# Provided passage
# # # # # # #

How can we improve judging for women?
In this week’s feature, Helena Hecke investigates the issue of women not being taken serious in adjudication discussions, along with some suggestions to fix it.
The importance of equality and diversity are two of the ideals that nearly everyone in the debating community agrees upon. We value diverse perspectives and try to encourage them, as different perspectives will lead to more interesting debates and, when it comes to judging, to a better call and explanation. So how is it possible that female debaters still have to experience being disrespected and ignored by fellow judges on judging panels at countless tournaments all over the globe? In order to write this article, I had conversations with different women from circuits all around the world including, but not limited to, Continental Europe, IONA, North America and Australia. They’ve shared their experiences, as well as suggested what could be done to tackle the problem and make judging fairer and more enjoyable for women.
So what is this problem I am talking about? The first time I personally really felt like the treatment I received had nothing to do with lacking judging skills, but in fact my gender, was when I was judging a room in which the speakers did not only deliver offensive arguments about women, and one of the male judges told me the arguments ‘weren’t offensive at all’ and that I was ‘just wrong’. My first thought was that it was just this one person, who was a bit rude, but in one of the next rounds at the same tournament it turned out to be even worse, when a male wing judge was constantly interrupting me and talking over me – a thing he didn’t do with the other judges on the panel, who were all male, including the trainee. The chair wasn’t any help either and just let the wing judge proceed, ignoring my efforts to finish my sentences.
Obviously I didn’t want to believe that my judging skills were in doubt because I was a woman on a majority male panel, I wanted to believe that these were just isolated instances in which individuals have behaved terribly. So I started asking around to see if anyone else had had similar experiences at competitions as a judge, and it turned out that many female debaters had these experiences constantly, regardless of their level of skill, experience or prestige; From newcomers, to CAs, even up to Chair judges of Worlds Open Finals.
Some experiences included a judge at Dutch Worlds on a motion that just happened to be about women, in which she was a wing, and the chair and the other wing (both men) were just talking to each other, so she started timing to see how long it would be until they even looked at her. It took 6:48. Similarly a woman, who has been CA at several competitions and broken at numerous more, was winging a panel where she didn’t know anyone and ended up disagreeing with another wing, who seemed to think her explanation and call were complete nonsense, although it was him who was wrong in the situation. She spent the entire discussion being spoken over and trying not to scream from frustration because she knew it shouldn’t be happening but she felt she couldn’t stop it without coming across as ‘aggressive’. These experiences did not only occur at Dutch worlds and not only to wing judges.

# # # # # # #

# The data
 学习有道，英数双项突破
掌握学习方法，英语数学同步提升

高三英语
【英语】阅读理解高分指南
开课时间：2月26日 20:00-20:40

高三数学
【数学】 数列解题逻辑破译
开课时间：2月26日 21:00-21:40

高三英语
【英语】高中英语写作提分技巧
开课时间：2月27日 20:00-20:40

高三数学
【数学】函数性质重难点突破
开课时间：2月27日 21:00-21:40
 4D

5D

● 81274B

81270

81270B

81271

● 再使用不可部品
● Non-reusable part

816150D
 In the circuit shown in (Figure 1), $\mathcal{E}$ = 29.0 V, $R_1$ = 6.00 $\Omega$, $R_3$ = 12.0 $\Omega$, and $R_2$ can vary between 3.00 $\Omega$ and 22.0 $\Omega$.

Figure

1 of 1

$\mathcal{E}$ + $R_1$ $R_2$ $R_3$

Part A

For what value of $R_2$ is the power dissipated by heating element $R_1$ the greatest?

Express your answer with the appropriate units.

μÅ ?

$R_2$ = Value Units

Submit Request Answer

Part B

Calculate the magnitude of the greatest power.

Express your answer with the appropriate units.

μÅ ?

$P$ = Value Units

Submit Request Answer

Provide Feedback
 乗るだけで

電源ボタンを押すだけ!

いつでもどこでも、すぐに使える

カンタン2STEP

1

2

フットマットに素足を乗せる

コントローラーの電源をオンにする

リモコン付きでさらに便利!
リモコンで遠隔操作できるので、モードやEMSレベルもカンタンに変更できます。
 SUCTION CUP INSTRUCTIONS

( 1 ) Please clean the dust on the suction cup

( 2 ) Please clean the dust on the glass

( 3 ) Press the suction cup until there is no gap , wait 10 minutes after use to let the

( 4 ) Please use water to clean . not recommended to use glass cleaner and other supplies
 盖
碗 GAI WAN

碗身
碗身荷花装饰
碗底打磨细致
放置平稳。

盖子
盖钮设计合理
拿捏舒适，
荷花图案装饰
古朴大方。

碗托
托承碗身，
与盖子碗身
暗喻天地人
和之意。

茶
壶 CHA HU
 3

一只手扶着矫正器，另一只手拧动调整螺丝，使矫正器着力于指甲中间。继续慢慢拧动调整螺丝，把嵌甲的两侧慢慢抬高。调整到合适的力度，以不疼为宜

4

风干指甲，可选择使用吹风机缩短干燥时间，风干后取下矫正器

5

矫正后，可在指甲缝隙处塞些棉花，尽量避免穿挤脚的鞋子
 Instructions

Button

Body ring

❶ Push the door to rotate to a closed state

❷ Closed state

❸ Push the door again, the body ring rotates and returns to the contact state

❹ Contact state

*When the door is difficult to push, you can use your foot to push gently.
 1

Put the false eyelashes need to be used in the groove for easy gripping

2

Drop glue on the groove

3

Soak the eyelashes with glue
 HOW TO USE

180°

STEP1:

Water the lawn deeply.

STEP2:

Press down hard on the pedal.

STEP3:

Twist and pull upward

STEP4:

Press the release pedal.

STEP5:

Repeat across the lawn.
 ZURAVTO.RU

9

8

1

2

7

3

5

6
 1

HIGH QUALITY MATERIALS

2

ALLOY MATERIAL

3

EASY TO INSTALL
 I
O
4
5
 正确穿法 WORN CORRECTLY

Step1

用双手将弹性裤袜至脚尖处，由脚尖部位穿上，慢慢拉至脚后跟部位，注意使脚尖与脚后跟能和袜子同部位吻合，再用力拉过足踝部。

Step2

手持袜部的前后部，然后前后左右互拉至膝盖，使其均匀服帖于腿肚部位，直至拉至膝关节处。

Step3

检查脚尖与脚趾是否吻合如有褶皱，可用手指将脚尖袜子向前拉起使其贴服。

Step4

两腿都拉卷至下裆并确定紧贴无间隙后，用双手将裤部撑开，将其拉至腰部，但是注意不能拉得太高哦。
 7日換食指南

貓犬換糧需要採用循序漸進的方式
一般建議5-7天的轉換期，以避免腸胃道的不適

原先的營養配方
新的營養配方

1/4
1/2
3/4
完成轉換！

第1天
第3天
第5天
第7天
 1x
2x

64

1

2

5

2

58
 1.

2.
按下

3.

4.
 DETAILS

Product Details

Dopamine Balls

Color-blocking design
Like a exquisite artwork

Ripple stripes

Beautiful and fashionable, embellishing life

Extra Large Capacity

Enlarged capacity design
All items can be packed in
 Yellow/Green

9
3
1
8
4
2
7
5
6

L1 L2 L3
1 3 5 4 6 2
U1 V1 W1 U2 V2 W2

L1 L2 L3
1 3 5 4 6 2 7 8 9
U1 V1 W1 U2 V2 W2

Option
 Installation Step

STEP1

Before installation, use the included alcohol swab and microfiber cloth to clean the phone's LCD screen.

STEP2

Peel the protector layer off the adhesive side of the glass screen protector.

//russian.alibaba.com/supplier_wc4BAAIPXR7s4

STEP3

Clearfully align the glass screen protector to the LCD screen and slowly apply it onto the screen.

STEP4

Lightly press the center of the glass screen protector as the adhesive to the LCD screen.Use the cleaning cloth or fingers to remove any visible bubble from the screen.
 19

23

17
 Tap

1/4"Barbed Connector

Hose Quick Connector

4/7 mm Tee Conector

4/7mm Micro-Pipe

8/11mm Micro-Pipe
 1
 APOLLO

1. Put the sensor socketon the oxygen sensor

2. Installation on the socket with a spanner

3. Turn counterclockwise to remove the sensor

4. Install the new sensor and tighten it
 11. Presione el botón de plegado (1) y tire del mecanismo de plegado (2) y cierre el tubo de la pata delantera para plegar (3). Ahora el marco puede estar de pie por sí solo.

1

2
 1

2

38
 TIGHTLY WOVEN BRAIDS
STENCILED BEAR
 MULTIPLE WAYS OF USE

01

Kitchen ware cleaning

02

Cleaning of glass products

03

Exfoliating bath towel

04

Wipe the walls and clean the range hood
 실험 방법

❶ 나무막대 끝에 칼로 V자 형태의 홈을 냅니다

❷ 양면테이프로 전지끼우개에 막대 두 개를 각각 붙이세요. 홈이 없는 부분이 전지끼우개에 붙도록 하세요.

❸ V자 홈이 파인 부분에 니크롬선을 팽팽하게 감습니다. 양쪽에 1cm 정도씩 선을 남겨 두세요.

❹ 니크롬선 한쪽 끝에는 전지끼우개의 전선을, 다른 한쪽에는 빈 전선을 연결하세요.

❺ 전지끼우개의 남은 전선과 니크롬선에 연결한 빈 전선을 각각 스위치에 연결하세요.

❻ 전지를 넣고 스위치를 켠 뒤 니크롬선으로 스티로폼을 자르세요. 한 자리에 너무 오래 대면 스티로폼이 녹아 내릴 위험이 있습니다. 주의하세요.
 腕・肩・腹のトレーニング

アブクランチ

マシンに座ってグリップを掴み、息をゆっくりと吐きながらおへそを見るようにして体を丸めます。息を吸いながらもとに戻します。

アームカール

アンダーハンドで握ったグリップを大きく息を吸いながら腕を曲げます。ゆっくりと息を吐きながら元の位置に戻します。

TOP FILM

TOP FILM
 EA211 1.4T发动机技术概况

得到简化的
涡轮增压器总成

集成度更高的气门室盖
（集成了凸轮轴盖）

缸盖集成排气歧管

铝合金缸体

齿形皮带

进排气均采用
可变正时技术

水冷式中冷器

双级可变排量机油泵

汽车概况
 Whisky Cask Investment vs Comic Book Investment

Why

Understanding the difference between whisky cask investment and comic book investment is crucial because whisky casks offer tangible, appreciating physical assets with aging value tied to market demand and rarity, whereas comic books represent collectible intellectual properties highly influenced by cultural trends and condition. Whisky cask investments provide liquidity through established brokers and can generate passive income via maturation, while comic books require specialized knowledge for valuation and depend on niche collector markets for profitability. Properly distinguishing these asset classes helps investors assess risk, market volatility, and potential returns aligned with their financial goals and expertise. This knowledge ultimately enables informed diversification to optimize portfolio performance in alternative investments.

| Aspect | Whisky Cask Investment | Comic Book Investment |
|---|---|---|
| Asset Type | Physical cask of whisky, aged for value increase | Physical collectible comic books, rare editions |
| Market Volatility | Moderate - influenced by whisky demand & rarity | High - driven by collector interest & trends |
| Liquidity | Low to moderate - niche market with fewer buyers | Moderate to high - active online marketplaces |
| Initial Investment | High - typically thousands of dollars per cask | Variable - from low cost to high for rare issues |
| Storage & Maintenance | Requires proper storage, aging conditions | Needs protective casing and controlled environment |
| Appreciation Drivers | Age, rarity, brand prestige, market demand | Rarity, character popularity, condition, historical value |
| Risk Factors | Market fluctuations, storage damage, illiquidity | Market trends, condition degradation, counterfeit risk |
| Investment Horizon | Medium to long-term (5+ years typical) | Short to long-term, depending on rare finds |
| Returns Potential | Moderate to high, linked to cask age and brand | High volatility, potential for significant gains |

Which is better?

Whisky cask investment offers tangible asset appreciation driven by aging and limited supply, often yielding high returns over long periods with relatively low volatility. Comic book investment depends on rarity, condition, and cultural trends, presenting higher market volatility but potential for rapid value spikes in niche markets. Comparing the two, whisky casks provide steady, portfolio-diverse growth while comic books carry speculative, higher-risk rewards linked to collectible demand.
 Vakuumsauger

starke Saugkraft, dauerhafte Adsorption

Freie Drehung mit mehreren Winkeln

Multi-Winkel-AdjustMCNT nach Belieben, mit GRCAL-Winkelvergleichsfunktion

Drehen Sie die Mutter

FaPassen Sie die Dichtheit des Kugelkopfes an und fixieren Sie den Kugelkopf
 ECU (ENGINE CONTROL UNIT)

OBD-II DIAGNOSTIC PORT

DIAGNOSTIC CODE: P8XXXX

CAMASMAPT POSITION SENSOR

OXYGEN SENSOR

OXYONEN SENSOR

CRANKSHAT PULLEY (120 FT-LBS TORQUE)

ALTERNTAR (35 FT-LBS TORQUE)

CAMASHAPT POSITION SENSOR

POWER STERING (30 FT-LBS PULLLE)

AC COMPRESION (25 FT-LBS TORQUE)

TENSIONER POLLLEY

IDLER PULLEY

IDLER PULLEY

# # # # # # #

# Assigned task A
In the article on judging for women, how long did it take before the chair and the other wing at Dutch Worlds even looked at the female wing judge who was timing them?
# Assigned task B
Continue the article on how to improve judging for women, starting right after its final sentence.

# Exercise response A
6:48

# Exercise response B
Being talked over by male judges, especially inexperienced ones, does not end when one starts to chair in-rounds and out-rounds, but continuously happens even to female adj-core members at the tournament they’re CAing, as several women have complained to me about. One story in particular by an English debater was at a competition she DCAed. A man well known on the circuit was winging with her, it had been a contentious decision and he split from her and the other wing. As soon as she began giving the call and feedback, he started interrupting her to provide his own insights.
Something that is experienced by so many different women at different tournaments all over the world can not be ignored or palmed off as single, personal instances, especially when even highly reputable and very experienced female judges still experience such behaviour, even though they have proven over years at countless tournaments that they’re outstanding judges. Neither me, nor the women I talked to, claimed that all men are doing this. More importantly, many of the men who actually do take part in this behaviour don’t do so with evil intentions, or even fully consciously. These instances continuously happen, in particular because many men think they’d never engage in mistreating female panellists, and people won’t change their behaviour if they believe that a problem doesn’t exist, as they haven’t experienced or noticed it themselves.
Solving the problem at hand
Therefore the obvious question is: How can we, as the debating community, solve this issue?
In these situations, I was unsure how to react, as it can be quite intimidating to speak up, when the chair is either the one exhibiting problematic behaviour or doesn’t notice that something is wrong, especially when I’m not 100% confident with my decision and judging myself. Being in such a situation has, for myself and several other women, lead to questioning our judging skills, which obviously makes it even harder to point out a problem, as we think the problem lies with ourselves. Several debaters have suggested useful things that could be done as a wing when one finds herself in such a situation.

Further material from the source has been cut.